CRIMINAL MINDS: END GAME
Flashing lights. Traumatized teens. FBI agents. Police officers.
The Game was over. Damn, he was furious!
"My brother!" the kid shouted as they hauled him, handcuffed, toward the waiting police car. "Where's my brother?! What did you do to him?!"
The police officer spun him around and pointed. A gurney with a body bag—body inside—was emerging from the abandoned paper mill entrance. The kid stared, suddenly calm. "He's dead."
The officer turned him again and headed him to the car.
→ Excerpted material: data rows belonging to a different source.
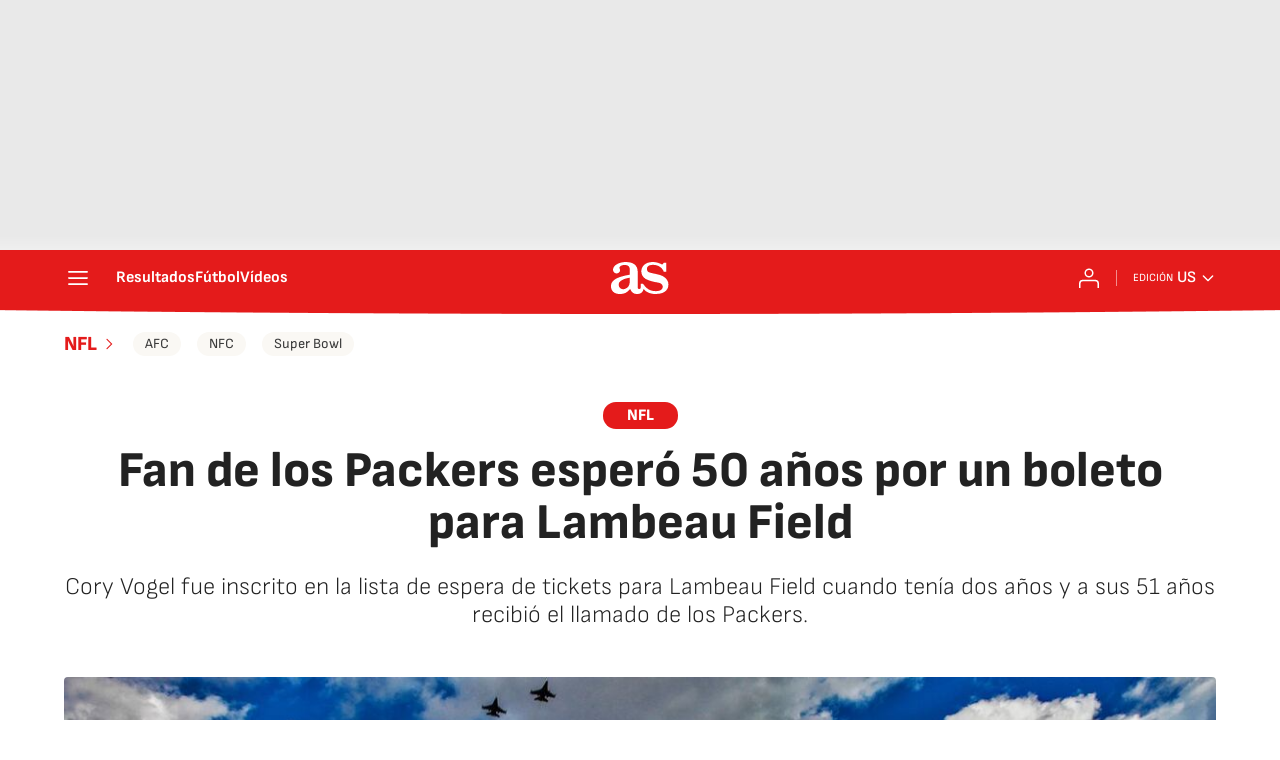

--- FILE ---
content_type: application/x-javascript;charset=utf-8
request_url: https://smetrics.as.com/id?d_visid_ver=5.4.0&d_fieldgroup=A&mcorgid=2387401053DB208C0A490D4C%40AdobeOrg&mid=07470434650788497593405561102178697015&ts=1769154407490
body_size: -36
content:
{"mid":"07470434650788497593405561102178697015"}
"I won the game," the boy breathed, a pleased smirk settling on his features as he climbed into the back seat.
JJ caught her breath. Very little could shake her after all these years—but this stopped her in her tracks. She stared at him, disbelieving. He met her gaze through the car window, and there was actual triumph in his eyes.
"My God," she whispered. What had made the boy's virtual victory more significant for him than the death of his brother? The brother he'd depended on, who had depended on him. They had bonded through the cyber-world of online gaming. And become addicted, unable to re-connect with reality. They had recreated the game in this abandoned mill. Now four people were dead. One 17-year-old girl would have to live with having killed a classmate. A dozen teens had endured 10 terrifying hours.
JJ raised a hand to her mouth. She would never, never allow Henry to play computer games, she swore, knowing full well it was an impossible vow to keep. She shivered as a primal fear crept into her bones—the fear of a parent for her child.
A hand touched her arm. She turned to face Hotch, whose eyes reflected her own horror.